Errores comunes en la toma de decisiones y cómo evitarlos en tu PYME

Adami Corro

La toma de decisiones en una PYME es una acción que ayuda a dar seguimiento a tareas que son parte de la estructura del día a día. Tomar decisiones, ya sea para resolver un conflicto, para mejorar la productividad o algún otro tema del negocio, debiera ser fácil, pero no siempre lo es; puede ser una tarea titánica, ya que la percepción del problema en cada persona es diferente, y por supuesto las emociones juegan un papel muy importante.

Reflexionemos cómo en la toma de decisiones existen diversos factores emocionales. Una vez que comprendemos todo lo que hay atrás de ese momento de tomar una decisión, nos puede ayudar a tomar mejores decisiones en el negocio y en lo personal.

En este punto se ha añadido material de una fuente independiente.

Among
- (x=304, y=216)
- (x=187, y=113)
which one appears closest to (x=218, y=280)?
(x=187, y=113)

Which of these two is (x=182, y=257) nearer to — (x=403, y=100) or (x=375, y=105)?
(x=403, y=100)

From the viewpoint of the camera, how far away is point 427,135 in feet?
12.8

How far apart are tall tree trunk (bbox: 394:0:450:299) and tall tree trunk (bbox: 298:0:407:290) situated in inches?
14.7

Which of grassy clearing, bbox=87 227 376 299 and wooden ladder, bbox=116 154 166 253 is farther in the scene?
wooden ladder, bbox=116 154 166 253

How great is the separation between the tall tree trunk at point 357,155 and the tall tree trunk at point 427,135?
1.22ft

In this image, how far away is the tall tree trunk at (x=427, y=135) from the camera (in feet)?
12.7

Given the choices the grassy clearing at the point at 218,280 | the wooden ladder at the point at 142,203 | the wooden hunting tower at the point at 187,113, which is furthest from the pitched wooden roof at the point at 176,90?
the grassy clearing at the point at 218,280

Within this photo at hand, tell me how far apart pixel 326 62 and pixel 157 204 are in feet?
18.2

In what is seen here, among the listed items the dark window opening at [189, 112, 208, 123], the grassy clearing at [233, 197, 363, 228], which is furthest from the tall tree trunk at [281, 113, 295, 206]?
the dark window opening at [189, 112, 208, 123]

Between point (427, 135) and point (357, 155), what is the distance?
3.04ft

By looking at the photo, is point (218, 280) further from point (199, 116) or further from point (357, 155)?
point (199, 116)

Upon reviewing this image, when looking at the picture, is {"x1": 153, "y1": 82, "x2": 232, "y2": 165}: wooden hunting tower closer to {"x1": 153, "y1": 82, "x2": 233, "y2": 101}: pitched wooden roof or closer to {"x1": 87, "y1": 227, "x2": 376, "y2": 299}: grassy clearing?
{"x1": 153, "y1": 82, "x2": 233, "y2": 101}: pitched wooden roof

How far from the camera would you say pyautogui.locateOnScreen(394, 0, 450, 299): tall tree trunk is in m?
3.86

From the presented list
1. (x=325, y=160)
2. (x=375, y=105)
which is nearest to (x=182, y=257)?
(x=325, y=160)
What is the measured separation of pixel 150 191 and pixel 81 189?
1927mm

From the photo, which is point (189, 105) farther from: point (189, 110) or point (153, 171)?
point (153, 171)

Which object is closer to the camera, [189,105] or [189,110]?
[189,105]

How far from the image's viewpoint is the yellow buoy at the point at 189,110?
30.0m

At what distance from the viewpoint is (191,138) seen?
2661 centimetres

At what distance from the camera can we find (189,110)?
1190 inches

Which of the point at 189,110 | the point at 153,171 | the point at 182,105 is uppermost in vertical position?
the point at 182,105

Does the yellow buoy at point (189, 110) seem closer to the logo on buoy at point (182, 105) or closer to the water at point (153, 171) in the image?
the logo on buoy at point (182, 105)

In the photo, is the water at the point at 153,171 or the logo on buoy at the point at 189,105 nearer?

Empecemos hablando de la percepción. Todos los seres humanos vemos la realidad de acuerdo con nuestra historia, lo que hemos vivido en el pasado. Todos tenemos creencias, y por supuesto esto influye en nuestras emociones y en el contexto en el que nos encontramos. Un ejemplo: cuando vemos a uno de nuestros colaboradores distraído, podemos pensar que no tiene la capacidad para realizar la tarea; sin embargo, el colaborador puede estar pasando por un divorcio, por una enfermedad, por alguna preocupación que le impide realizar esa actividad. Este tipo de percepciones afecta nuestras decisiones y podemos llegar a causar despidos, enojos, etc.

La teoría de la atribución. Según esta teoría propuesta inicialmente por Fritz Heider en la década de 1950 y ampliada por los psicólogos Harold Kelley y Bernard Weiner, se puede llegar a creer que la forma en cómo se comporta un colaborador se debe a causas internas en lugar de externas. Esto puede llegar a causarle grandes problemas, tomando en cuenta su bajo rendimiento sin conocer a fondo las razones que lo llevan al comportamiento.

También si un empleado actúa siempre de la misma manera, se le puede juzgar duramente, y hay que analizar cuál es el origen de este comportamiento, ya que no significa que esta persona no tenga intenciones de realizar un buen trabajo.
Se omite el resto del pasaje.